Autoregressive model based on a deep convolutional neural network for audio generation
Cabello Piqueras, Laura
Permanent address of the item is
The main objective of this work is to investigate how a deep convolutional neural network (CNN) performs in audio generation tasks. We study a ﬁnal architecture based on an autoregressive model of deep CNN that operates directly at the waveform level. In ﬁrst place, we study different options to tackle the task of audio generation. We deﬁne the best approach as a classiﬁcation task with one-hot encode data; generation is based on sequential predictions: after next sample of an input sequence is predicted, it is fed back into the network to predict the next sample. We present the basics of the preferred architecture for generation, adapted from WaveNet model proposed by DeepMind. It is based on dilated causal convolutions which allows an exponential growth of the receptive ﬁeld size with depth of the network. Bigger receptive ﬁelds are desirable when dealing with temporal sequences since it increases the model capacity to model temporal correlations at longer timescales.
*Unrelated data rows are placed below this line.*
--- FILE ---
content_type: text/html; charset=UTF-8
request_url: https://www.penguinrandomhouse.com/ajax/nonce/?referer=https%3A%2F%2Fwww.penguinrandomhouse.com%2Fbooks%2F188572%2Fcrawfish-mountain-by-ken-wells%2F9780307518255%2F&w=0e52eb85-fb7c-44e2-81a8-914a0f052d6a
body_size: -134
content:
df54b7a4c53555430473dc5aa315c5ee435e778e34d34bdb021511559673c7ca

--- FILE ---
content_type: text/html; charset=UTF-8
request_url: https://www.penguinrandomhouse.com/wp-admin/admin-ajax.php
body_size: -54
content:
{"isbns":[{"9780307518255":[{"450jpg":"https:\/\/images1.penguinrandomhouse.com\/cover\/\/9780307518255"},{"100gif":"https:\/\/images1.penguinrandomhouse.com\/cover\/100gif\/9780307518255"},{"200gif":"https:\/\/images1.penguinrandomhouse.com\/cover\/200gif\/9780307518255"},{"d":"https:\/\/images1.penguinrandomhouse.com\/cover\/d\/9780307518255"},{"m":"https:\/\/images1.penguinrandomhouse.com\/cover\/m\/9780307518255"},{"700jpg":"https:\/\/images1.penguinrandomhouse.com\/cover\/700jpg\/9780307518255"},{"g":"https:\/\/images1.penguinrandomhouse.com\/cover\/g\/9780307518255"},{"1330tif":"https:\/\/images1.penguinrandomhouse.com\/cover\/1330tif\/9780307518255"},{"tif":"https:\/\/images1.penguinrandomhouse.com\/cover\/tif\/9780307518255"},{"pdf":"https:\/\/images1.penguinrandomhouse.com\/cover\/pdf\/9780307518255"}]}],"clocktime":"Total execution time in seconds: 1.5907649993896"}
Due to the lack of an objective method to assess the quality of new synthesized signals, we ﬁrstly test a wide range of network settings with pure tones so the network is capable to predict the same sequences. In order to overcome the diffculties of training a deep network and to accelerate the research adjusted to our computational resources, we constrain the input database to a mixture of two sinusoids within an audible range of frequencies. In generation phase, we acknowledge the key role of training a network with a large receptive ﬁeld and large input sequences. Likewise, the amount of examples we feed to the network every training epoch exert a decisive inﬂuence in any studied approach.